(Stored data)
▶

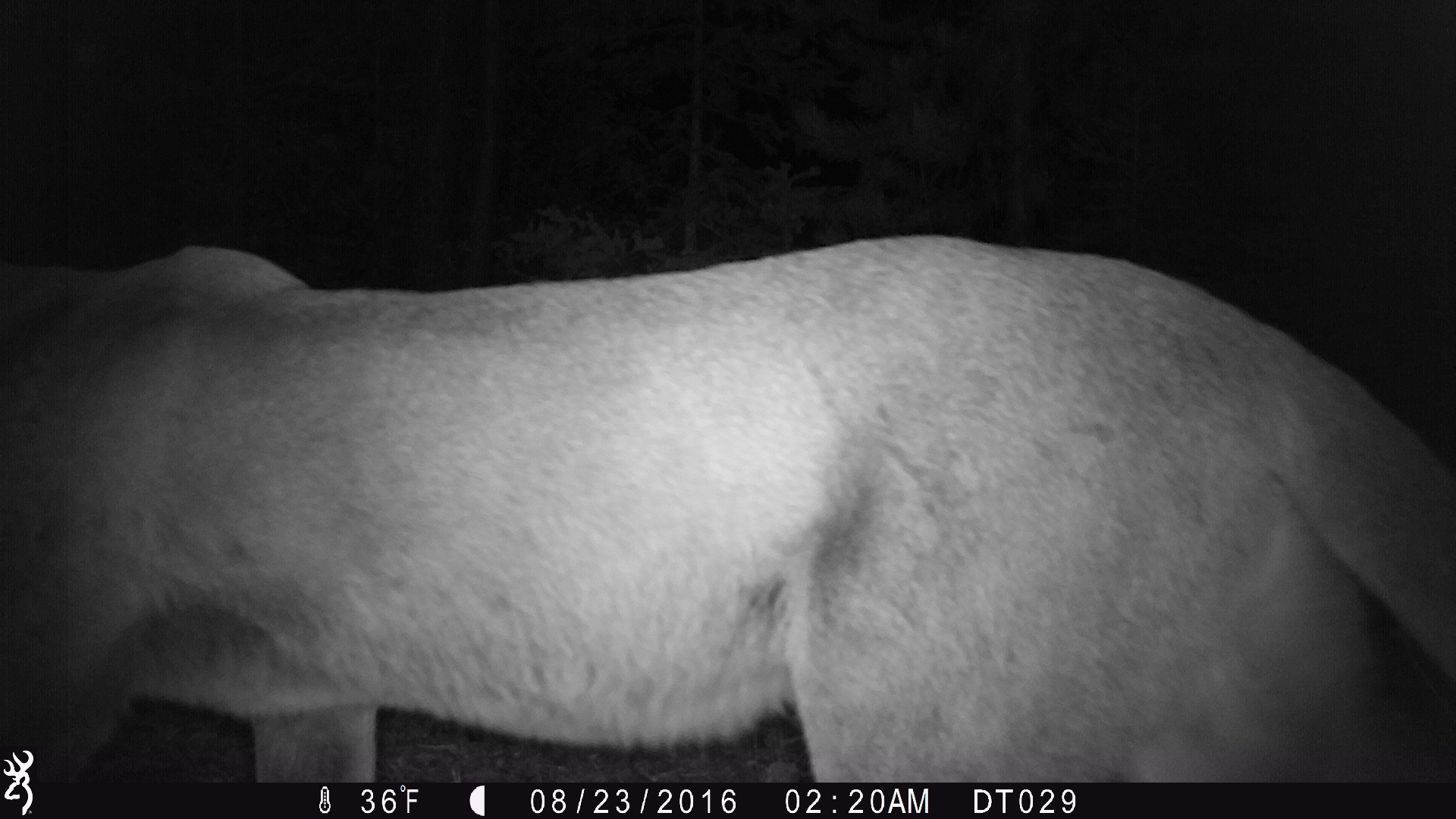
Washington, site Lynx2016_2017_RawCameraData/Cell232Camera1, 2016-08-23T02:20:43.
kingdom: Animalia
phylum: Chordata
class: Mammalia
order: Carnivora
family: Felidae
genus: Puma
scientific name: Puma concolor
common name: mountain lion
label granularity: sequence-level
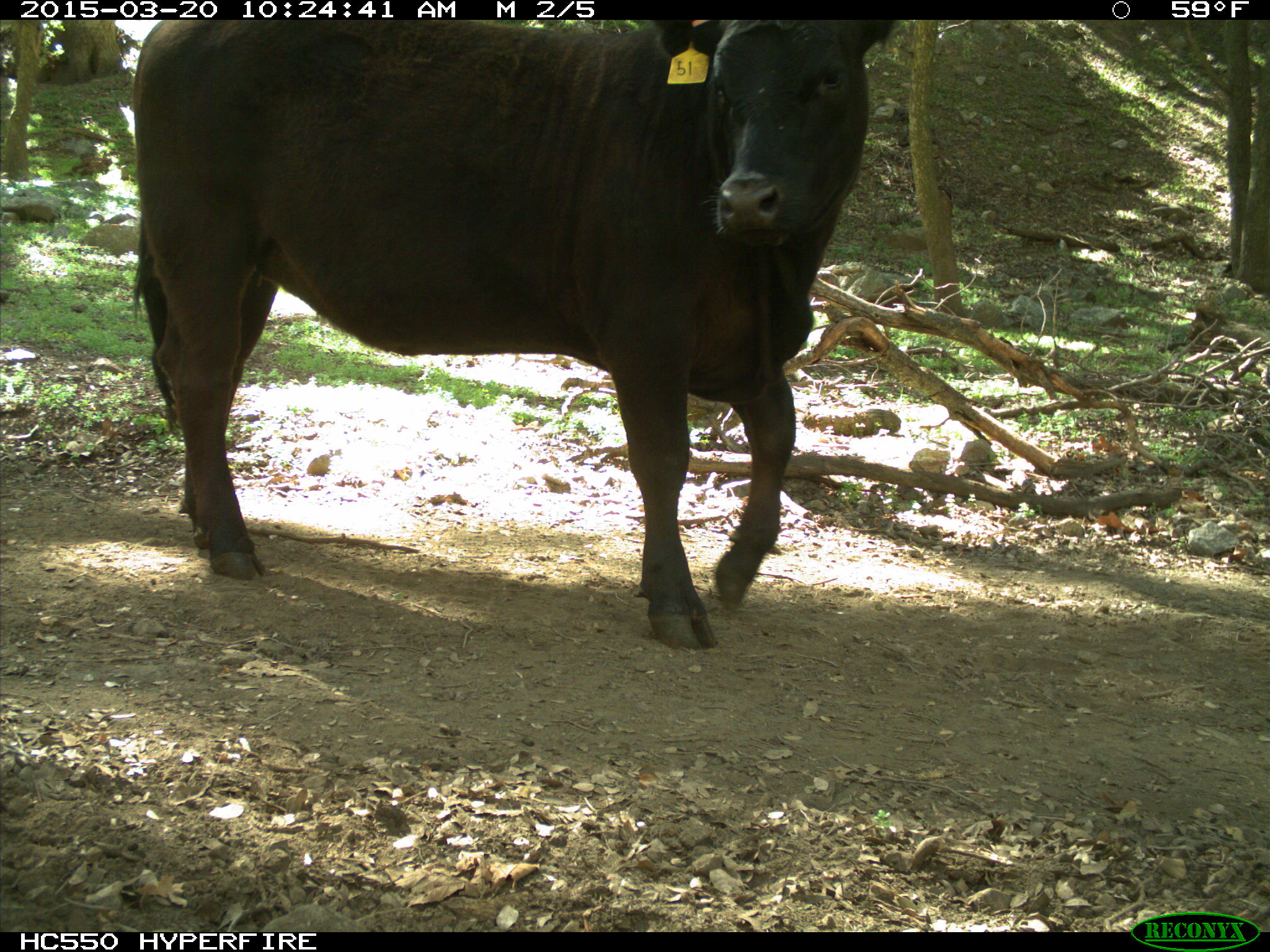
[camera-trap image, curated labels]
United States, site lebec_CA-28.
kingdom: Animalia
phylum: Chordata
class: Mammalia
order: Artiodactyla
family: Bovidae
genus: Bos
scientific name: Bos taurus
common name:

◀

| Exercise requirements |
Drop the images and return the data verbatim.

| Output of the exercise |
Washington, site Lynx2016_2017_RawCameraData/Cell232Camera1, 2016-08-23T02:20:43.
kingdom: Animalia
phylum: Chordata
class: Mammalia
order: Carnivora
family: Felidae
genus: Puma
scientific name: Puma concolor
common name: mountain lion
label granularity: sequence-level
[camera-trap image, curated labels]
United States, site lebec_CA-28.
kingdom: Animalia
phylum: Chordata
class: Mammalia
order: Artiodactyla
family: Bovidae
genus: Bos
scientific name: Bos taurus
common name:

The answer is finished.